LC_NUMERIC="C.UTF-8"
LC_TIME="C.UTF-8"
LC_COLLATE="C.UTF-8"
LC_MONETARY="C.UTF-8"
LC_MESSAGES="C.UTF-8"
LC_PAPER="C.UTF-8"
LC_NAME="C.UTF-8"
LC_ADDRESS="C.UTF-8"
LC_TELEPHONE="C.UTF-8"
LC_MEASUREMENT="C.UTF-8"
LC_IDENTIFICATION="C.UTF-8"
LC_ALL=C.UTF-8
# env LC_ALL=C.UTF-8 locale charmap
UTF-8
On Ubuntu 20.04:
# env LC_ALL=C.UTF-8 locale
LANG=
LANGUAGE=
LC_CTYPE="C.UTF-8"
LC_NUMERIC="C.UTF-8"
LC_TIME="C.UTF-8"
LC_COLLATE="C.UTF-8"
LC_MONETARY="C.UTF-8"
LC_MESSAGES="C.UTF-8"
LC_PAPER="C.UTF-8"
LC_NAME="C.UTF-8"
LC_ADDRESS="C.UTF-8"
LC_TELEPHONE="C.UTF-8"
LC_MEASUREMENT="C.UTF-8"
LC_IDENTIFICATION="C.UTF-8"
LC_ALL=C.UTF-8
# env LC_ALL=C.UTF-8 locale charmap
UTF-8
Which seems much more sensible.
Maybe the C.UTF-8 "locale" is not generated on the system you tested?

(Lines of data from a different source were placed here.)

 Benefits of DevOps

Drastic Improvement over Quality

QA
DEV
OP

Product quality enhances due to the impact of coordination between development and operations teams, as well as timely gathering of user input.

BTW I noticed C.UTF-8 is available in Debian & Ubuntu in Docker, but en_US.UTF-8
is not by default, it warns with:
locale: Cannot set LC_CTYPE to default locale: No such file or directory
locale: Cannot set LC_MESSAGES to default locale: No such file or directory
locale: Cannot set LC_ALL to default locale: No such file or directory
FWIW TruffleRuby has some docs on how to properly set a en_US.UTF-8
locale on various OS: https://github.com/oracle/truffleruby/blob/master/doc/user/utf8-locale.md (seems one of the most frequent issues when using Docker)
Updated by byroot (Jean Boussier) over 2 years ago
This sounds like a bug of the operating system.
Yes that's what I figured after digging into the code.
Maybe the C.UTF-8 "locale" is not generated on the system you tested?
Indeed, it doesn't exist on OSX as far as I can tell, and likely wasn't present on the initial reporter system (Fedora, but maybe more stripped down than yours?).
Updated by Eregon (Benoit Daloze) over 2 years ago
byroot (Jean Boussier) wrote in #note-4:
Fedora, but maybe more stripped down than yours?
Probably a much older (and unsupported by upstream) Fedora then.
https://bugzilla.redhat.com/show_bug.cgi?id=902094 says it was backported to Fedora 22 & 23, which are pretty old.
It works at least on fedora:28 and fedora:33 docker images (which I have locally).